The method may further include transmitting instructions from the task scheduling module to the master node regarding combining at the master processor node the results of execution of sub-tasks and algorithm modules assigned to the master and slave processor nodes.
The method may also include transmitting at least some of the sub-tasks instructions, including the algorithm modules, from the task scheduling module directly to the master processor node and to a plurality of slave processor nodes. There is retained on the master node at least one sub-task instruction including at least one algorithm module to perform the sub-task on the master node.
There may be provided a plurality of slave processor nodes, and the method may include combining at one slave processor node results of execution of sub-tasks and algorithm modules by other slave processor nodes, and transmitting combined results from the one slave processor node to the master processing node.
The processor nodes preferably include a central processing unit and a co-processor, which may comprise, for example, a vector processor such as a GPU, a FPGA, a cell processor or a GPU embedded in a central processing unit chip.
The portion of the volume visualization dataset transmitted to random access memory accessed by the master processor node and the random access memory accessed by the at least one slave processor node is preferably used exclusively by the master processor node and the slave processor node, respectively.
Each processor node may have a central processing unit and a co-processor, each with its own random access memory, and each processor node may have access to at least one disk drive data storage device or clustered file system containing the volume visualization dataset. The volume visualization dataset may be split between random access memory devices of the central processing unit and co-processor on the master and slave processor nodes to execute the sub-task instructions and algorithm modules thereon.
The method is particularly useful where the volume visualization dataset comprises of three-dimensional data from a medical imaging scan of a patients body.
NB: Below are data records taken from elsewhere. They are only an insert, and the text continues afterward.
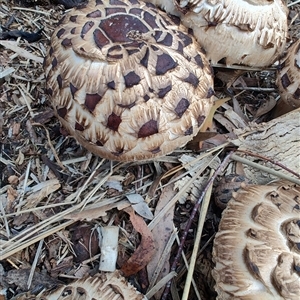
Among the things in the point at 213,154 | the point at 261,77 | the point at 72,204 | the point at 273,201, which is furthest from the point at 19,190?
the point at 261,77

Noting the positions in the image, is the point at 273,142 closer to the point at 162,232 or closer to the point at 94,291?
the point at 162,232

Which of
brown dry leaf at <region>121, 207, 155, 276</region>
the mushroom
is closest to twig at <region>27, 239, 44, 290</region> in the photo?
brown dry leaf at <region>121, 207, 155, 276</region>

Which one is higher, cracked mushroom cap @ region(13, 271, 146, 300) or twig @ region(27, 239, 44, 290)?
→ cracked mushroom cap @ region(13, 271, 146, 300)

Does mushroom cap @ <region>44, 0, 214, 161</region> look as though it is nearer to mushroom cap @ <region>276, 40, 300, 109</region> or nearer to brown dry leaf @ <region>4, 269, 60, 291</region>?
mushroom cap @ <region>276, 40, 300, 109</region>

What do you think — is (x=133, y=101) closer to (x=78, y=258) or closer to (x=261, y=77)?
(x=78, y=258)

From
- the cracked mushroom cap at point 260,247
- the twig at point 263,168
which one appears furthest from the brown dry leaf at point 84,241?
the twig at point 263,168

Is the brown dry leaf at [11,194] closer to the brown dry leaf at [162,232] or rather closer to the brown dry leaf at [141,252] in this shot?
the brown dry leaf at [141,252]
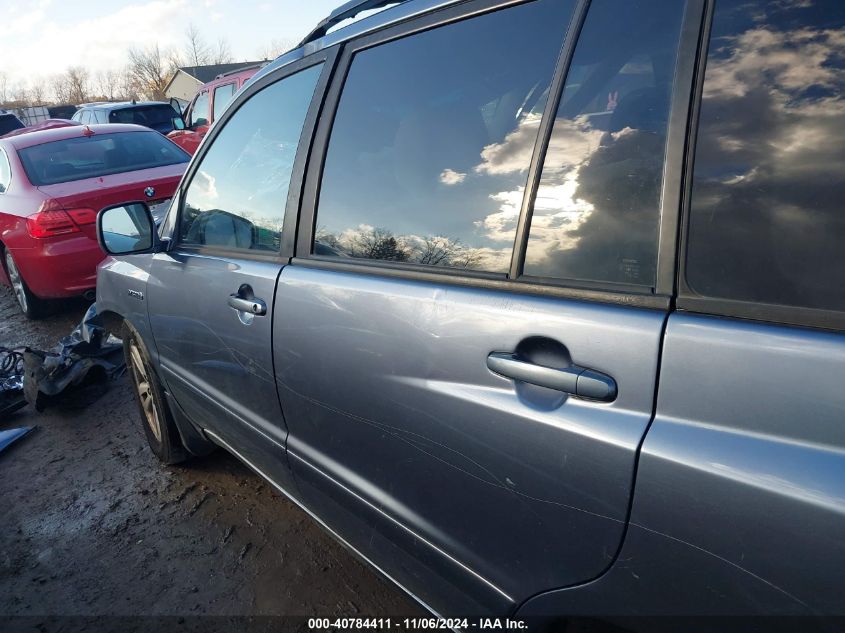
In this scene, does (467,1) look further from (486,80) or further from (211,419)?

BRIEF DESCRIPTION OF THE DRAWINGS

The features of the invention believed to be novel and the elements characteristic of the invention are set forth with particularity in the appended claims. The figures are for illustration purposes only and are not drawn to scale. The invention itself, however, both as to organization and method of operation, may best be understood by reference to the detailed description which follows taken in conjunction with the accompanying drawings in which:

FIG. 1 is a schematic view of the preferred hardware used for processing a volume visualization dataset to be used by a volume visualization application, in accordance with the present invention.

FIG. 2 is a schematic view of the preferred functional system framework for processing a volume visualization dataset to be used by a volume visualization application, in accordance with the present invention.

FIG. 3 is a schematic view of an example of processing of a volume visualization dataset for use by a volume visualization application in accordance with the present invention.

DESCRIPTION OF THE PREFERRED EMBODIMENT(S)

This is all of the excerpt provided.